L'Empereur leur avait assigné avant tout une tâche de liquidation, de préparation. Murat traduisait bien la pensée de son beau-frère, lorsqu'il réduisait le rôle de la Consulta à préparer les États Romains à recevoir au 1er janvier 1810 la constitution de l'Empire, à préparer des matériaux, à indiquer ce qu'il y a de bien à faire et de mal à réparer, et à conduire le mieux possible les affaires jusqu'à cette époque[2]. Après avoir aboli le gouvernement des prêtres, en avoir dispersé le personnel et détruit les institutions, elle entreprendrait la liquidation de la dette publique, la dissolution des ordres religieux et la réduction du clergé séculier trop considérable, étoufferait toute tentative de résistance, de trouble et de brigandage, détacherait du gouvernement défunt la population en ralliant l'aristocratie, en convertissant la bourgeoisie, en amusant le peuple : il lui faudrait aussi tailler dans les États Romains deux départements, les organiser en arrondissements et en cantons, leur donner des fonctionnaires provisoires. La tâche ne comportait chez ceux qu'on en chargeait ni vastes pensées ni initiatives hardies : déblayer et poser les pierres d'attente.
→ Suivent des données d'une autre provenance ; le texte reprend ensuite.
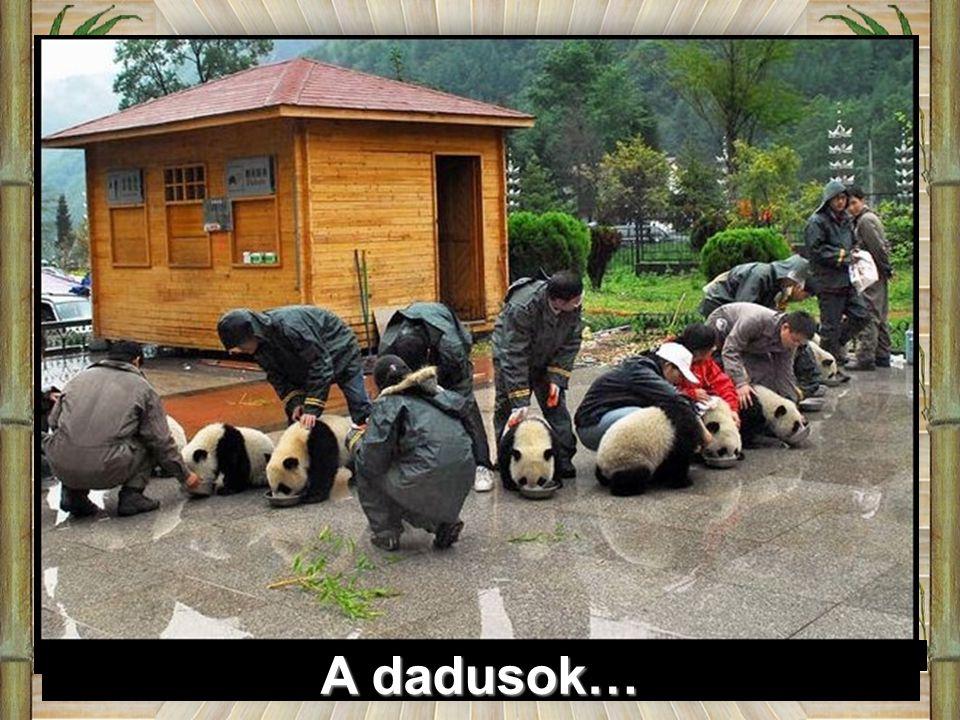 A dadusok…
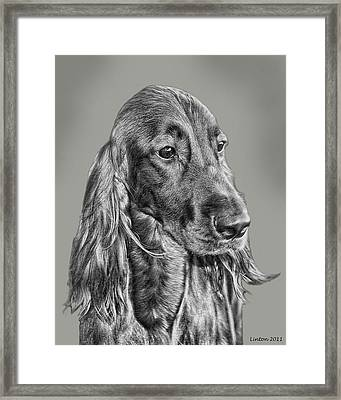 Irish Setter Portrait Framed Print by Larry Linton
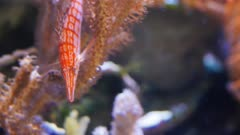 close up of a longnose hawkfish on a coral branch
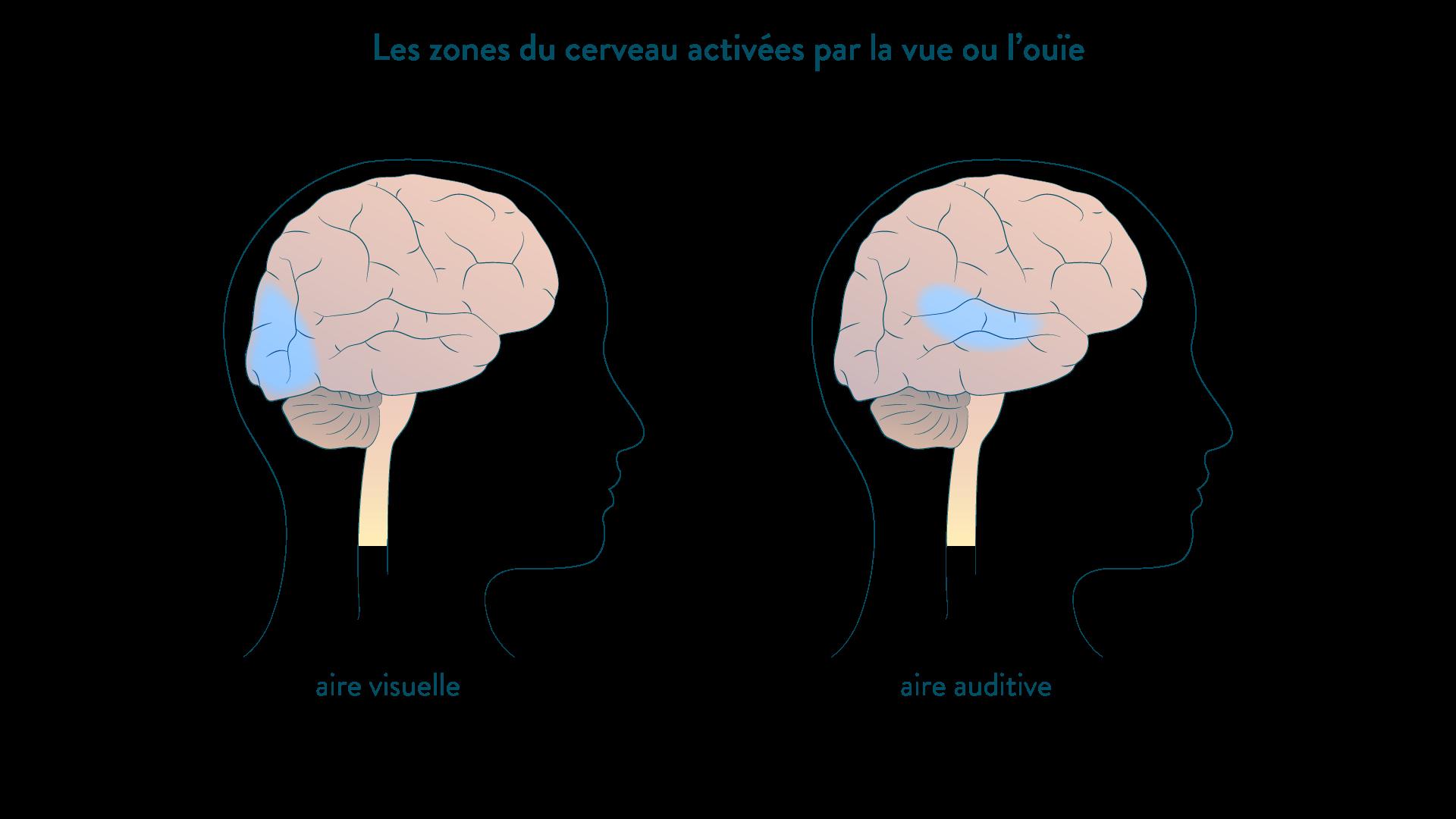 Zones du cerveau activées après la perception d'un élément de l'environnement par la vue ou par l'ouïe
Il était difficile à la Consulta de s'en tenir à cette tâche. D'une part l'éloignement de la capitale, d'où Gaudin, duc de Gaète, spécialement chargé de la correspondance avec Rome, n'envoyait ses instructions qu'après en avoir référé à l'Empereur, lui-même à Vienne jusqu'en octobre 1809, contraignait la Consulta à l'initiative plus souvent qu'on ne l'avait communément prévu ; les difficultés considérables et inattendues qu'elle allait rencontrer l'y obligeaient, d'autre part. Enfin le peuple romain lui-même l'y amenait par la conception même qu'il se faisait des pouvoirs, du caractère, du rôle de son gouvernement provisoire[3].
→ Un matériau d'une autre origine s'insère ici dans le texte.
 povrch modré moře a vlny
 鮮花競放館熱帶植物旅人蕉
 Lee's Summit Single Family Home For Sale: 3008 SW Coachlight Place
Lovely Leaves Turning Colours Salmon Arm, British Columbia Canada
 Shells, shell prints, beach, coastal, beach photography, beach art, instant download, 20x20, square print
Pour le peuple Romain ces cinq modestes fonctionnaires ne sont point des liquidateurs, des préparateurs, des précurseurs tels que les veut l'Empereur. Ils sont purement et simplement les représentants de César, les gouvernants : On voit la Consulta investie de tout votre pouvoir, écrira Murat à l'Empereur le 16 novembre 1809, on lui suppose la faculté de détruire tous les abus, de tout améliorer et quand cependant on ne voit aucun résultat, elle perd la considération aux yeux de ses administrés[4]. Un peuple ne se résigne pas longtemps à ne voir à sa tête qu'un comité de démolition.

La Consulta elle-même se refuse- à cette tâche ingrate, léser mille intérêts sans en satisfaire aucun ; elle entend être populaire ; elle prétend prendre sur elle de créer un Sénat pour rallier l'aristocratie, de restaurer et d'exalter l'Académie pour chatouiller la bourgeoisie, de tracer de splendides promenades pour séduire une populace désœuvrée. L'Empereur, qui ne permet point aux rois ses frères de rechercher, en dehors de la tâche assignée, l'amour de leurs sujets, ne saurait y autoriser Miollis et ses collègues. Il les rappelle rudement à leur plus modeste rôle. La Consulta, écrira-t-il, dès septembre 1809, sort de ses attributions : il ne lui appartient ni de réformer l'Académie ni de faire de nouvelles promenades. Toutes ces mesures sont ridicules. Elle ne devait pas nommer de Sénat[5]. La Consulta ne se résigne point, même après ces dures paroles : elle continue à excéder ses pouvoirs ; ce peuple qui résiste à la francisation lui paraît exiger, en regard des actes de rigueur que nécessite cette résistance, des avantages dont précisément l'Empereur entend subordonner l'octroi à la soumission de Rome[6]. N'osant toutefois trop déborder du rôle étroit où on les enferme, ces hommes se sentent constamment gènes dans leur marche : ils hésiteront à parler en maîtres alors que la situation en exige un, et des plus impérieux : divisés par surcroît, ils ne peuvent imprimer au gouvernement qu'une marche lente et indécise. Napoléon entend bâtir un superbe monument sur de fortes assises : la Consulta, ne rencontrant, à la place d'un terrain solide, que des sables mouvants et désespérant de trouver le roc, voudrait tout au moins y construire quelques gracieux bâtiments faits pour plaire à un peuple dont on vient, sans qu'il en exprimât le désir, de détruire la séculaire demeure. Une mésentente continuelle régnera de ce fait entre le grand architecte et ses modestes entrepreneurs.

***

Modestes en effet, et la médiocrité de ces premiers gouvernants ne fut point un des faits qui 'discrédita le moins aux yeux des Romains, avec ce comité provisoire, le gouvernement impérial qu'il représentait.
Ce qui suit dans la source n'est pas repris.